Les marchés d’actions américains ont poursuivi leur ascension vendredi, le Nasdaq et le S&P 500 atteignant des niveaux historiques. L’indice technologique a grimpé de 1,71% pour s’établir à 26 247,08 points, tandis que l’indice élargi a progressé de 0,84% à 7 398,93 points. Le Dow Jones est resté quasiment stable, avec une hausse symbolique de 0,02%. Cette vigueur contraste avec la prudence observée en Europe, où les principales Bourses ont terminé dans le rouge.

Selon des analystes, l’appétit des investisseurs américains pour le risque demeure intact, même face à la résurgence des hostilités entre Washington et Téhéran dans le détroit d’Ormuz. Un observateur a souligné que rien ne semblait pouvoir entraver la dynamique haussière, pas même les tensions géopolitiques. Toutefois, certains experts jugent qu’un repli technique pourrait survenir à court terme, compte tenu des gains récents enregistrés.

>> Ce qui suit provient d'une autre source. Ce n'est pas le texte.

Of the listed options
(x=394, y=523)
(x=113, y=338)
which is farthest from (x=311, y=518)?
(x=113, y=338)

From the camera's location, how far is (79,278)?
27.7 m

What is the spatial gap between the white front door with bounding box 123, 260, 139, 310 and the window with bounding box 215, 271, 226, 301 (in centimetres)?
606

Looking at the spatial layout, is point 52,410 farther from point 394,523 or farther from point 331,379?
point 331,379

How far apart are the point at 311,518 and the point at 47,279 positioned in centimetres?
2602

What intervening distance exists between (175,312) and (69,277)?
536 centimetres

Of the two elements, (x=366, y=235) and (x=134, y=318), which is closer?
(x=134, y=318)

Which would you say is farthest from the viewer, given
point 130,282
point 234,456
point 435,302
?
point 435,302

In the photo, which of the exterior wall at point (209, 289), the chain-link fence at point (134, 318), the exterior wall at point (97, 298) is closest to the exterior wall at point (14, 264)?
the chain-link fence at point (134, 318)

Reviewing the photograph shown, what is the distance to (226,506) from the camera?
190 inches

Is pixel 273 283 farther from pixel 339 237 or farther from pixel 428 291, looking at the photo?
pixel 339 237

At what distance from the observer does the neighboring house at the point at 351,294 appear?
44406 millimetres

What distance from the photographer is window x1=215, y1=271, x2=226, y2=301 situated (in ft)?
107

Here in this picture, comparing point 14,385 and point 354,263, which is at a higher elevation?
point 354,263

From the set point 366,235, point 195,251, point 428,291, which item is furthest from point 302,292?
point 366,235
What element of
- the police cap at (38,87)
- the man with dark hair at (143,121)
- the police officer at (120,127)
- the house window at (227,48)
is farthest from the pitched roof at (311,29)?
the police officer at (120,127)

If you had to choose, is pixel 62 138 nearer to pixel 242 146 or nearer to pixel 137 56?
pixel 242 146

Les opérateurs américains n’ont pas été perturbés par la publication d’un indicateur de confiance des consommateurs au plus bas historique, ni par les inquiétudes liées au coût de la vie. Au contraire, les chiffres de l’emploi pour avril, avec 105 000 créations de postes contre 60 000 anticipées, ont été favorablement accueillis. En Europe, les regards restent tournés vers le Moyen-Orient, où la situation demeure confuse et susceptible de peser sur la confiance.

Sur le front pétrolier, les cours ont légèrement rebondi. Le baril de Brent de la mer du Nord a gagné 1,23% à 101,29 dollars, tandis que le West Texas Intermediate a pris 0,64% à 95,42 dollars. Ces niveaux restent toutefois nettement inférieurs à ceux observés la semaine précédente, les marchés semblant miser sur une issue pacifique au conflit. Des analystes préviennent néanmoins que tout accord n’entraînerait qu’une baisse limitée des prix, la normalisation n’étant pas pour tout de suite.

À Wall Street, le titre Expedia a chuté de 9,02% après des prévisions jugées décevantes pour le trimestre en cours, ses résultats du premier trimestre étant également inférieurs aux attentes. À l’inverse, Airbnb a progressé de 0,73%, soutenu par des performances meilleures que prévu sur la même période.

En Allemagne, Commerzbank a annoncé un plan de suppression de 3 000 postes et réaffirmé sa volonté de rester indépendante face à l’offre de rachat hostile d’UniCredit, valorisée à 35 milliards d’euros. La banque a relevé son objectif de résultat net pour 2026 à au moins 3,4 milliards d’euros, après un bénéfice trimestriel en hausse de 9% à 913 millions d’euros, supérieur aux prévisions. L’action a pourtant reculé de 3,98% à Francfort, les investisseurs n’ayant pas été convaincus.